Records for spatial reasoning
■ ■ ■
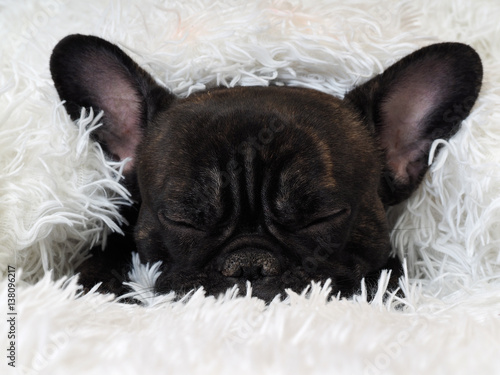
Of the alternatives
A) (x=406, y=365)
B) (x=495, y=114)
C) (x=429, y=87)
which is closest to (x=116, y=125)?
(x=429, y=87)

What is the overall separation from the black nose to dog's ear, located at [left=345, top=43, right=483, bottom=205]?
429mm

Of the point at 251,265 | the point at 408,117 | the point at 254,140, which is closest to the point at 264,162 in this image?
the point at 254,140

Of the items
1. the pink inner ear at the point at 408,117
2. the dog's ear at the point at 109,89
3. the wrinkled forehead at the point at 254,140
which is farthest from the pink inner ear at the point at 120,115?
the pink inner ear at the point at 408,117

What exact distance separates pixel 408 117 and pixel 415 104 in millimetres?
36

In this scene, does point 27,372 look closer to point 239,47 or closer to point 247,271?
point 247,271

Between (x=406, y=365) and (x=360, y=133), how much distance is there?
2.47ft

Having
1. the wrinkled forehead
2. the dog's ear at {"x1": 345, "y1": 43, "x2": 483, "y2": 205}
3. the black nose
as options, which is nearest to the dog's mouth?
the black nose

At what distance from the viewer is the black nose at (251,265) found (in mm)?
1091

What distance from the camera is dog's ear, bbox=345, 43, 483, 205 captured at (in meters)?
1.36

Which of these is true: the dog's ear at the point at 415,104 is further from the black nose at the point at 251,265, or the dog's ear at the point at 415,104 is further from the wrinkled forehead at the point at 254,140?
the black nose at the point at 251,265

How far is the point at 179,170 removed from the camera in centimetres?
119

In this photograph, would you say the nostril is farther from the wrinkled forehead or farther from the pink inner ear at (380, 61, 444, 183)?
the pink inner ear at (380, 61, 444, 183)

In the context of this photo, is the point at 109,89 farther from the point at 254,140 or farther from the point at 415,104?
the point at 415,104

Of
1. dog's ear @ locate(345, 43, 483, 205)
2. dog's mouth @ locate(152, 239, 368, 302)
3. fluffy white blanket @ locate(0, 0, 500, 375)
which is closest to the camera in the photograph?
fluffy white blanket @ locate(0, 0, 500, 375)
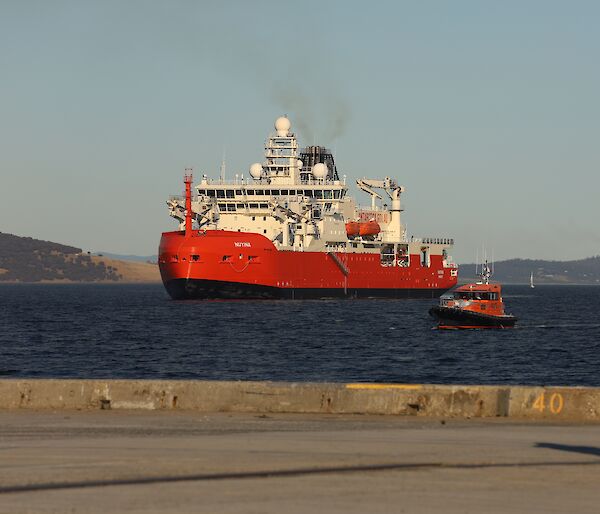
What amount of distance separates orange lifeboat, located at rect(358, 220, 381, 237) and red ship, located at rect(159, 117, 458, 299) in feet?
0.34

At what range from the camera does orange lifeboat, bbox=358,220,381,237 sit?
397 ft

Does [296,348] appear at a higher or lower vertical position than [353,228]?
lower

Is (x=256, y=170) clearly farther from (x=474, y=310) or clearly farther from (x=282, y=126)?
(x=474, y=310)

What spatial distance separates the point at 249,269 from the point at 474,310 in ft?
134

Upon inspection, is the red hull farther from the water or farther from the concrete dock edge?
the concrete dock edge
■ ■ ■
• **Problem statement**
Copy out every line of the records above word for word, omitting the lines that stand for pictures.

• **Final answer**
Of the alternatives
A) (x=406, y=365)
B) (x=495, y=114)
C) (x=429, y=87)
which is closest to (x=116, y=125)?
(x=429, y=87)

What is the overall separation from the black nose to dog's ear, located at [left=345, top=43, right=483, bottom=205]?
429mm

Of the point at 251,265 | the point at 408,117 | the point at 254,140, which is closest to the point at 264,162 in this image?
the point at 254,140

Of the items
1. the pink inner ear at the point at 408,117
2. the dog's ear at the point at 109,89
3. the wrinkled forehead at the point at 254,140
which is farthest from the pink inner ear at the point at 120,115?
the pink inner ear at the point at 408,117

What exact distance separates pixel 408 117 and pixel 415 104 in millimetres?
36

In this scene, does point 27,372 look closer to point 239,47 or closer to point 247,271?
point 247,271

Between (x=406, y=365) and (x=360, y=133), how much distance is there?
2.47ft

Having
1. the wrinkled forehead
2. the dog's ear at {"x1": 345, "y1": 43, "x2": 483, "y2": 205}
3. the black nose
as options, which is nearest to the dog's mouth?
the black nose

At what distance from the viewer is the black nose at (251,265) found (in mm)?
1091

What distance from the camera is dog's ear, bbox=345, 43, 483, 205 captured at (in meters)?
1.36

Which of these is true: the dog's ear at the point at 415,104 is further from the black nose at the point at 251,265, or the dog's ear at the point at 415,104 is further from the wrinkled forehead at the point at 254,140?
the black nose at the point at 251,265

How far is the point at 179,170 removed from the camera in centimetres?
119

In this photograph, would you say the nostril is farther from the wrinkled forehead or farther from the pink inner ear at (380, 61, 444, 183)?
the pink inner ear at (380, 61, 444, 183)

In the context of this photo, is the point at 109,89 farther from the point at 254,140 or farther from the point at 415,104?
the point at 415,104

Of
1. dog's ear @ locate(345, 43, 483, 205)
2. dog's mouth @ locate(152, 239, 368, 302)
3. fluffy white blanket @ locate(0, 0, 500, 375)
which is closest to the camera in the photograph?
fluffy white blanket @ locate(0, 0, 500, 375)
What amount of distance separates orange lifeboat, located at rect(358, 220, 381, 237) and red ship, located at rect(159, 117, 458, 299) in feet?
0.34

At what range from the camera does orange lifeboat, bbox=358,220,381,237 sit?
397 ft

Does [296,348] appear at a higher or lower vertical position than [353,228]?
lower

Is (x=256, y=170) clearly farther from (x=474, y=310) or clearly farther from (x=282, y=126)?
(x=474, y=310)

What spatial distance separates the point at 249,269 from the point at 474,310 in ft?
134

Upon inspection, is the red hull farther from the water or farther from the concrete dock edge?
the concrete dock edge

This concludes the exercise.